*TASK DIRECTIONS*: Transcribe the records below exactly as they appear, omitting any pictures.
[ENTRIES SUPPLIED Boundary: Start]
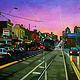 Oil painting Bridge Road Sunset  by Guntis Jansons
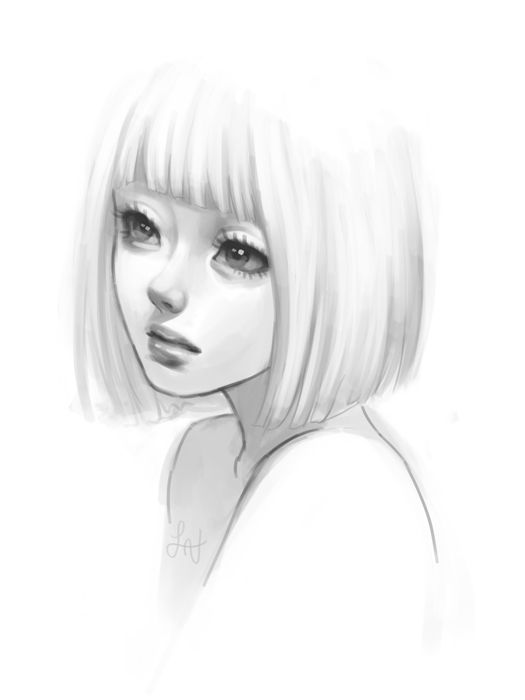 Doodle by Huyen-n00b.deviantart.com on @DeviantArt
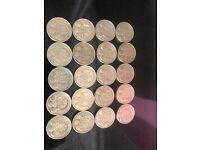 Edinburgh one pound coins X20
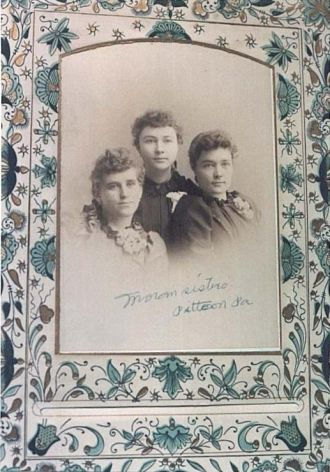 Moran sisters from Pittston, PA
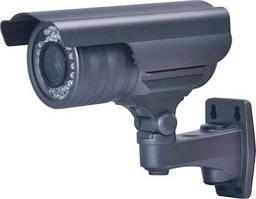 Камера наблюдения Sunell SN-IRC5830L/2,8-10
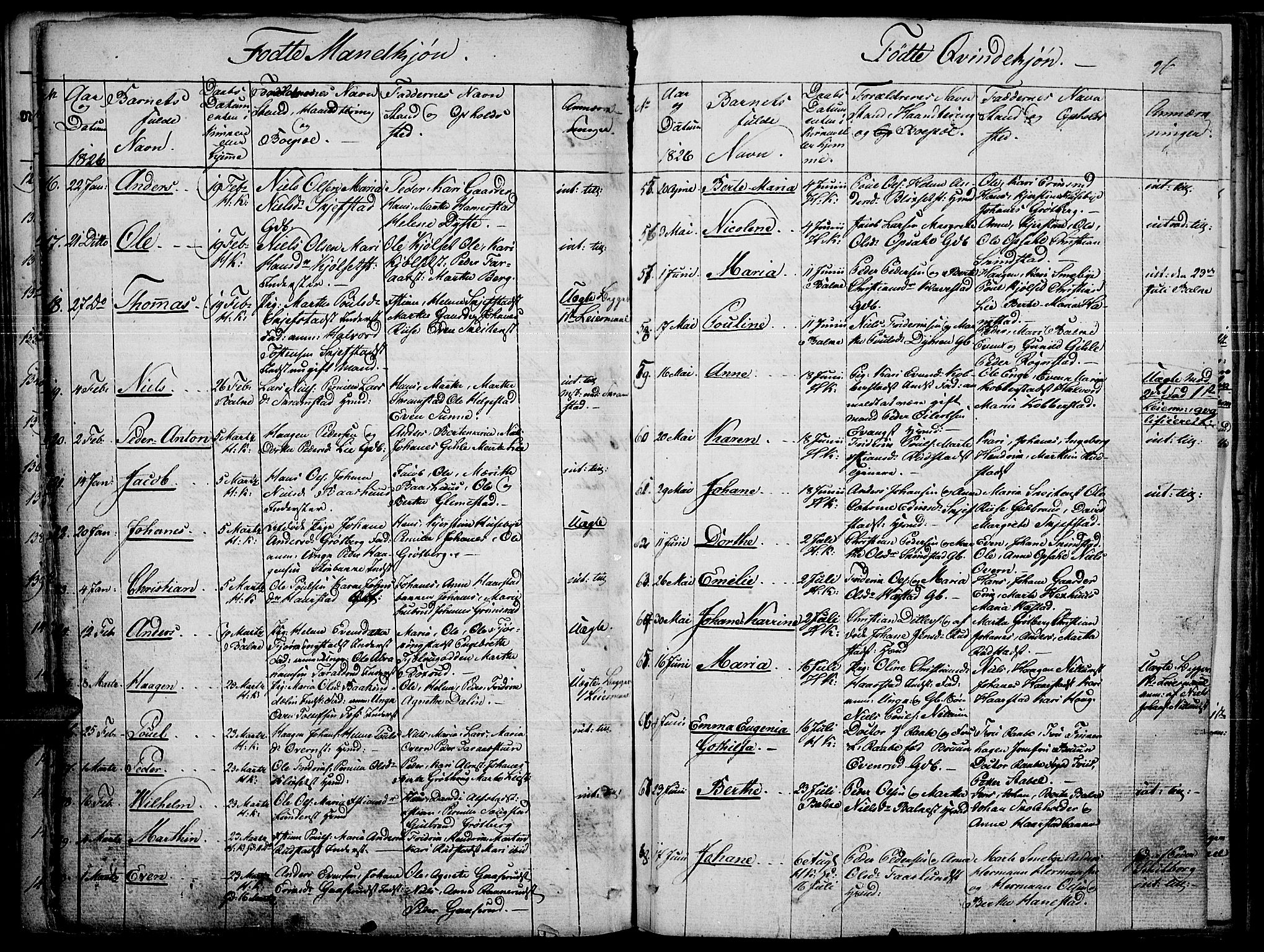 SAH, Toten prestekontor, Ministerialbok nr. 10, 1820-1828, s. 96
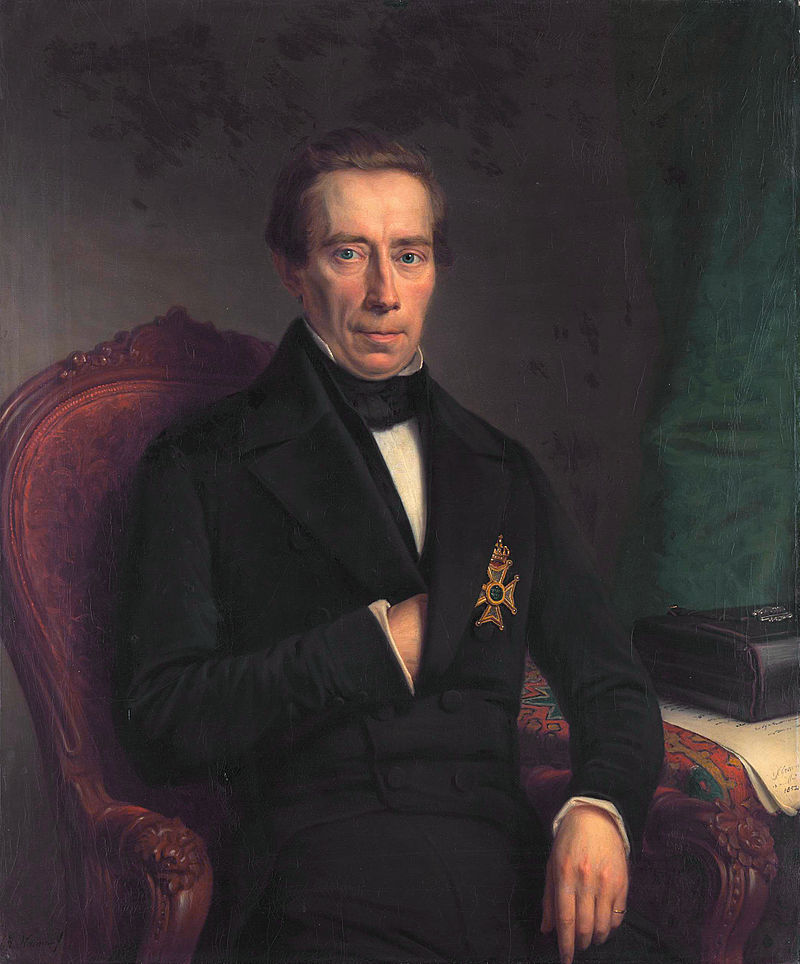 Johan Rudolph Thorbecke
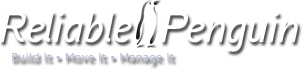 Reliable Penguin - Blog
[ENTRIES SUPPLIED Boundary: End]
*SOLUTION BELOW*:
 Oil painting Bridge Road Sunset  by Guntis Jansons
 Doodle by Huyen-n00b.deviantart.com on @DeviantArt
 Edinburgh one pound coins X20
 Moran sisters from Pittston, PA
 Камера наблюдения Sunell SN-IRC5830L/2,8-10
 SAH, Toten prestekontor, Ministerialbok nr. 10, 1820-1828, s. 96
 Johan Rudolph Thorbecke
 Reliable Penguin - Blog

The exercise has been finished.